Robert Opron, one of the most brilliant car designers, has died at the age of 89 in Antony, Hauts-de-Seine, France. The designer was the father of some of the most significant cars of the last century, such as the Citroën SM, GS, CX and the Renault Fuego and Espace. Robert Opron spent his early youth in Africa and only came to France in the early 1950s to study architecture. His first job in the automotive industry was at Simca in 1957 where, among other jobs, he made his mark with the Fulgur prototype. His career at Citroën began in 1962, still under the watchful eye of Flaminio Bertoni, father of the legendary DS. Here Opron unleashed all his creativity with futuristic but functional aerodynamic lines and often original and out-of-the-ordinary choices such as the idea of incorporating the headlights into the design of the front end.

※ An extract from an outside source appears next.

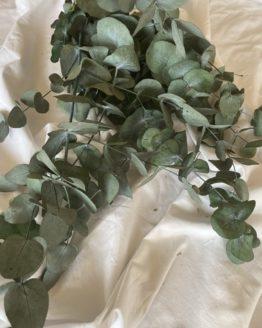 eucalipto preservado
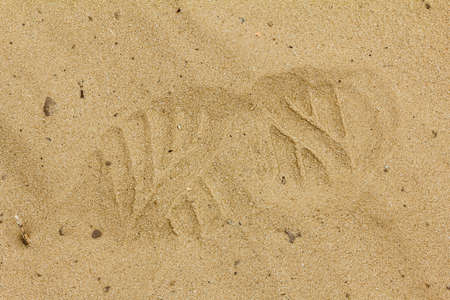 boot print: Boot print in the sand. Trail shoes closeup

Between the end of the sixties and the beginning of the seventies, he came up with fronts that sloped far backwards, with headlights with fairing and incorporated into the bodywork. There were several successful models from that period: from the 1970 SM to the GS to the CX, his last job for Citroën due to the change of ownership to the Peugeot group: ‘I didn’t want to work for Peugeot, I didn’t agree with the management. I’ve always said: I’m not leaving Citroën, I’m leaving Peugeot”. Opron thus began his career at Renault, where he worked on the restyling of the Alpine-Renault A310 and later designed the Renault 9, the Renault Fuego, the Espace and the Renault 25. He went out on his own as a consultant in 1992 (his work with Fiat and Alfa Romeo is well known) and retired in 2000.